La lettre poursuit en expliquant le raisonnement d’Apple (et de Job) pour bloquer Flash sur l’iPhone. La plupart des points se concentrent sur le fait que Flash est un « système fermé » avec une faible autonomie de la batterie, une prise en charge de l’écran tactile, des performances, un décodage matériel pour la vidéo et une sécurité. Jobs a également souligné que de nombreuses fonctionnalités de Flash pouvaient être gérées avec la vidéo HTML5 et d’autres fonctionnalités prises en charge par l’iPhone, et si les développeurs Flash doivent de toute façon mettre à jour leur code pour prendre en charge les écrans tactiles et les iPhones, ils devraient simplement aller jusqu’au bout et réécrire leurs applications dans code natif ou web.

La lettre de Jobs était définitivement hypocrite dans certains domaines – certains de ses arguments sur le fait que Flash est un système fermé pourraient également être appliqués à l’App Store d’Apple – mais la plupart de ses arguments étaient toujours valables. Il a terminé par « peut-être qu’Adobe devrait se concentrer davantage sur la création d’excellents outils HTML5 pour l’avenir, et moins sur la critique d’Apple pour avoir laissé le passé derrière lui ».

Le PDG d’Adobe, Shantanu Narayen, a été interviewé peu de temps après. Il a qualifié la lettre d ‘«attaque extraordinaire» et a nié les allégations de décharge excessive de la batterie. « Nous avons différentes visions du monde », a-t-il déclaré, « notre vision du monde est multiplateforme. »

Une victoire trop tard

Peut-être en raison d’une action en justice probable de la FTC, Apple a de nouveau modifié ses accords de développement en septembre 2010. La société permettait désormais aux développeurs d’applications d’utiliser les outils de leur choix, y compris Adobe Flash, « tant que les applications résultantes ne téléchargent aucun code. ” Peu de temps après, Adobe a repris le développement de son compilateur Flash-to-iPhone.

Malheureusement pour Adobe, le monde avait déjà commencé à se détourner de Flash. De plus en plus de sites étaient mis à jour pour prendre en charge la vidéo HTML5 ou proposaient des applications natives pour iPhone, iPad, Android et d’autres plates-formes mobiles. Adobe a abandonné Flash Player pour tous les appareils mobiles en 2011, laissant les outils de packaging (comme celui désormais autorisé par Apple) comme le seul moyen d’exécuter le logiciel Flash sur Android et d’autres plates-formes mobiles.

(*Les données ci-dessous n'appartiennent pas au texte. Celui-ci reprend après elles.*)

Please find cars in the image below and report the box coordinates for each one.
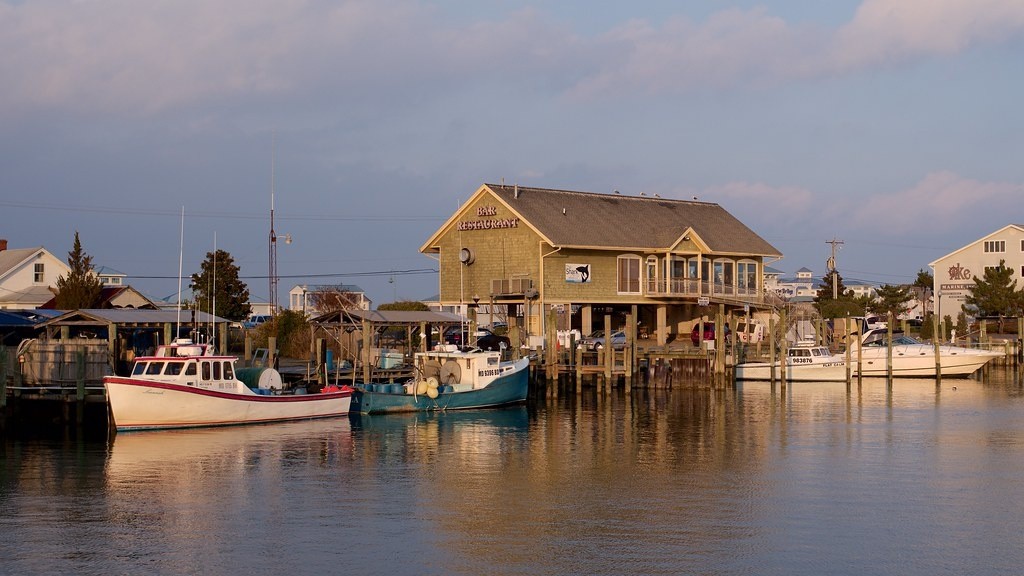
[691,321,739,345]
[574,328,629,353]
[915,314,924,324]
[444,327,511,353]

Flash tombait également lentement en disgrâce sur les plates-formes de bureau, principalement en raison de ses problèmes de sécurité de longue date. Apple a utilisé son système de protection contre les logiciels malveillants pour empêcher Flash Player de s’exécuter sur Mac presque chaque fois qu’une vulnérabilité de sécurité était découverte, par exemple.

Adobe Flash a été officiellement interrompu sur toutes les plateformes le 31 décembre 2020. La plupart des navigateurs Web avaient déjà abandonné la prise en charge du plug-in Flash à ce moment-là, et Microsoft a publié des mises à jour pour Windows qui supprimaient Flash s’il était installé.

Flash a eu un effet incroyable sur les ordinateurs et a ouvert la voie aux applications Web modernes. Cependant, en 2010, il était définitivement temps de passer à autre chose – et Steve Jobs a sans doute donné un petit coup de pouce à l’industrie.

Cette histoire était à l’origine un épisode de Tech Tales, un podcast qui couvre l’histoire de la technologie.